Education in DPRK
KCNA
Pyongyang, September 5 (KCNA) -- September 5 is the 26th anniversary of the "Theses on Socialist Education", a famous work of President Kim Il Sung.
He, in the work, gives clear answers to all the questions arising in training of people in a revolutionary way and educational work -- purpose and mission of socialist education, fundamental principles of the socialist pedagogy, contents and methods of education and guidance over the educational work.
In the first days of his revolutionary activities in his early years, he, with a penetration into the significance of education, set up revolutionary schools of a new type to give Juche-based education to the rising generation.
After the liberation of the country, he saw to it that the Samhung Middle School and many other schools were established and the issue of pencil was put on the agenda of the first Session of the Provisional People's Committee of North Korea.

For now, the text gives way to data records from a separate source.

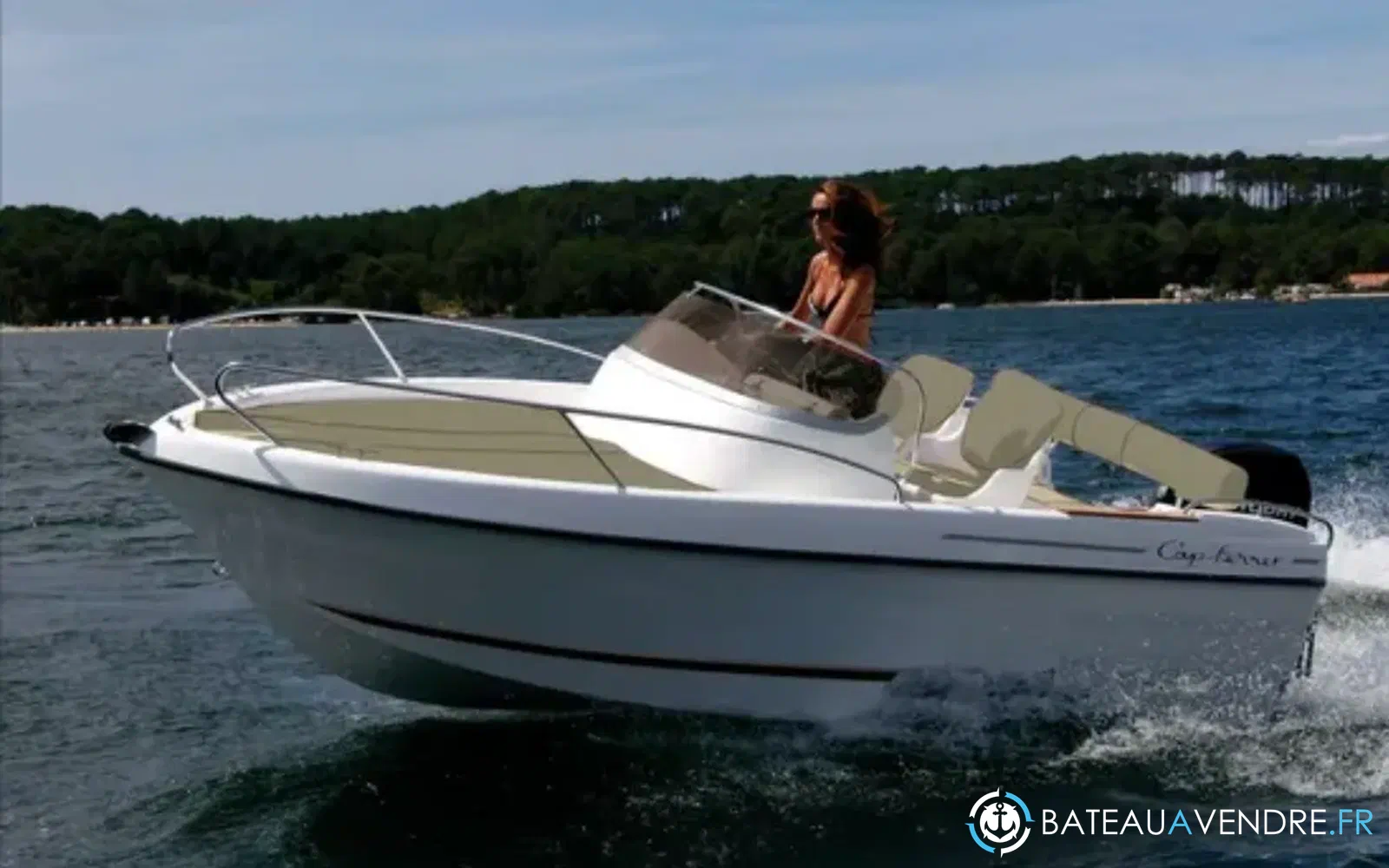 slider 0 B2 Marine Cap Ferret 522 Sun Deck
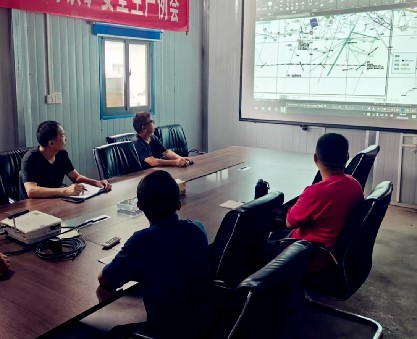 西溝鐵礦 |技術(shù)賦能破困局，精準(zhǔn)施策推生產(chǎn)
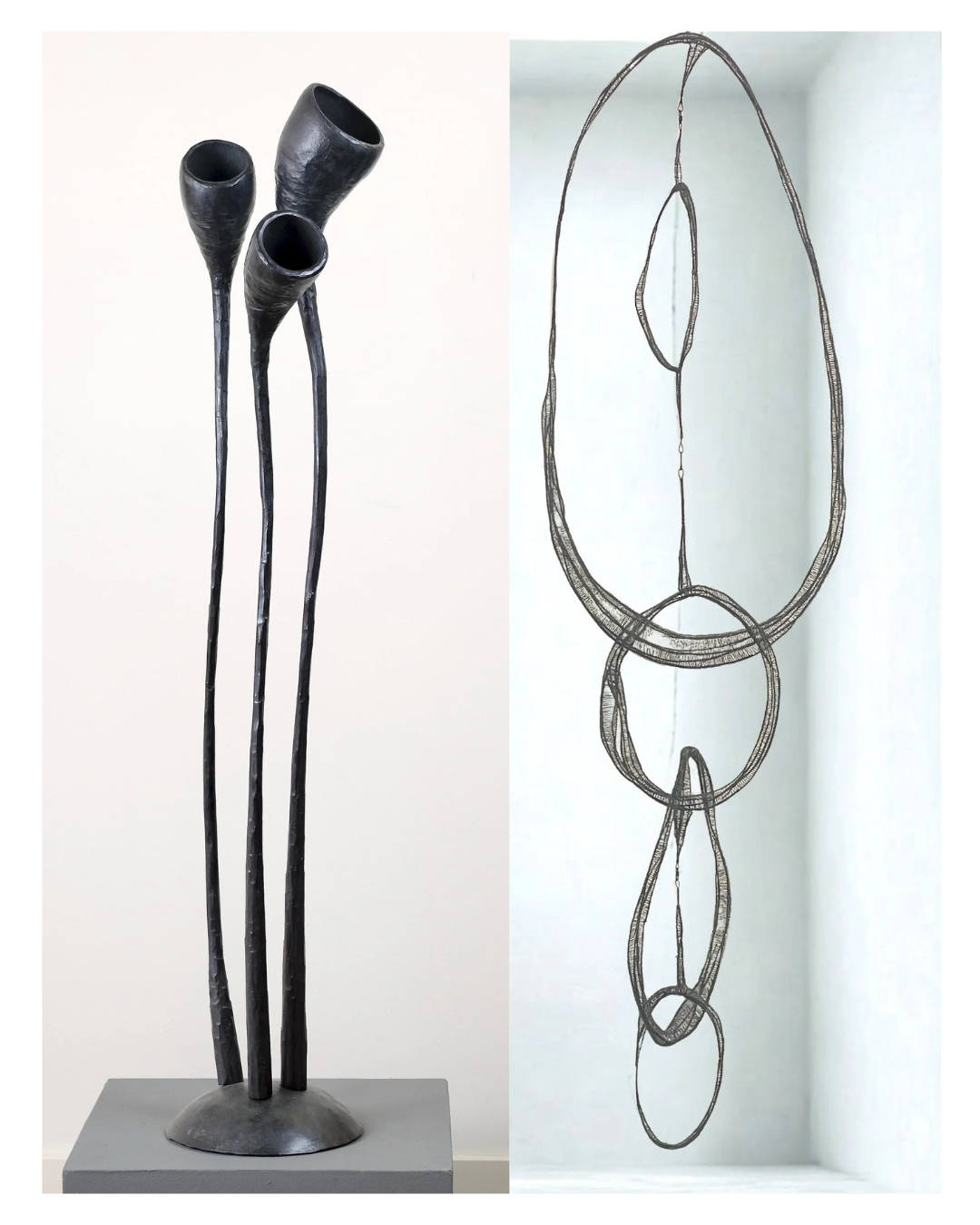 Wrought and Woven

During the hard-fought Fatherland Liberation War (1950-1953), he ensured the continuity of educationCtook a measure to recall teachers and students to their schools from the front and founded a factory college, the first of its kind in the world.

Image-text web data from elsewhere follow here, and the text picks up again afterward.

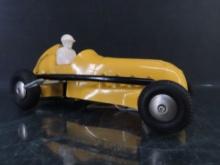 Marx 8" Wind Up Race Car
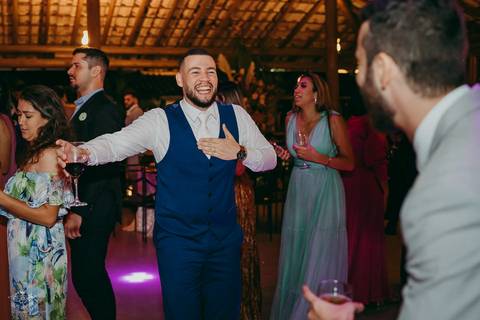 FOTOS FESTA CASAMENTO SITIO PARAISO DA MATA '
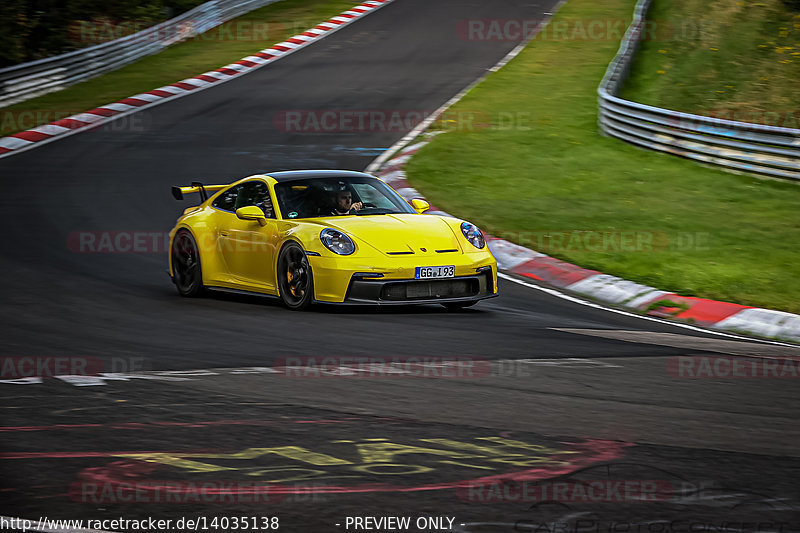 Bild #14035138 - Touristenfahrten Nürburgring Nordschleife (15.08.2021)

In the period of the postwar rehabilitation and construction, the DPRK government, under his wise leadership, earmarked a colossal amount of fund for the rehabilitation of universities and schools at all levels ahead of other work. It introduced the universal compulsory primary education in August 1956 and the universal eleven-year compulsory education in September 1975 throughout the country.
The theses on socialist education is successfully being implemented by leader Kim Jong Il.
In recent years alone, he visited Kim Il Sung University, Kim Chaek University of Technology, Hamhung University of Hydraulics and Songgan Middle School in Songgan County. He highly appreciated educators' merits and gave them important instructions concerning the educational work.
He clarified ways of training IT experts and had modern centers for training computer talents set up in the capital. Before the liberation of the country 80 percent of the population was illiterate and there was not a single university in the country. But now there are many universities and schools in the country and people are enjoying the study-while-working system.